#### Stored rows ####
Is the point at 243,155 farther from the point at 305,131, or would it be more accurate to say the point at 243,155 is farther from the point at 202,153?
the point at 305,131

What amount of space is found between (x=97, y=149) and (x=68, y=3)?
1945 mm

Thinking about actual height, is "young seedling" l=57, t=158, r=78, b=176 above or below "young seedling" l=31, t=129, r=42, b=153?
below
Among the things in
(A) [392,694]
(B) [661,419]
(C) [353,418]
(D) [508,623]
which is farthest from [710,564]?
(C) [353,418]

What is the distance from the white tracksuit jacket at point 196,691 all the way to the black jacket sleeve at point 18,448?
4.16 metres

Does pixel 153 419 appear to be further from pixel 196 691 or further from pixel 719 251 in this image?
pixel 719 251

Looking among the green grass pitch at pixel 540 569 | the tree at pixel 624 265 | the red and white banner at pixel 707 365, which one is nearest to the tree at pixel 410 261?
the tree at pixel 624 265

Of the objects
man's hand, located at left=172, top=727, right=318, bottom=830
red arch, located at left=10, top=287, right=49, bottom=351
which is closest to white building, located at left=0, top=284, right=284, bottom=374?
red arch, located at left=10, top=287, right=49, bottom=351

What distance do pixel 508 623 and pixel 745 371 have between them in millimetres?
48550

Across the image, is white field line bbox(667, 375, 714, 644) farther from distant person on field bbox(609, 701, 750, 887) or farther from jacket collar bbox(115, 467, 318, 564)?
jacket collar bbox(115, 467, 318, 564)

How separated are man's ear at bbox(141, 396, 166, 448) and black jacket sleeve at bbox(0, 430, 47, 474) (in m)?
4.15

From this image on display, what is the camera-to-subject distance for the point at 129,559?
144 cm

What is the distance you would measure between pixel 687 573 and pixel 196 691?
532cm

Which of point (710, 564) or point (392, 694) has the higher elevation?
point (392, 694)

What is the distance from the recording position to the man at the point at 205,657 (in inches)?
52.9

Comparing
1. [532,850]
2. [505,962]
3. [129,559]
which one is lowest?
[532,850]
####
◆ Aim of the exercise
Retype every line of the items, starting with the line that contains "From this image" and running through the end of the items, with both ends included and nothing changed.

◆ The result
From this image on display, what is the camera-to-subject distance for the point at 129,559?
144 cm

What is the distance you would measure between pixel 687 573 and pixel 196 691?
532cm

Which of point (710, 564) or point (392, 694) has the higher elevation?
point (392, 694)

What is the distance from the recording position to the man at the point at 205,657 (in inches)?
52.9

Comparing
1. [532,850]
2. [505,962]
3. [129,559]
which one is lowest?
[532,850]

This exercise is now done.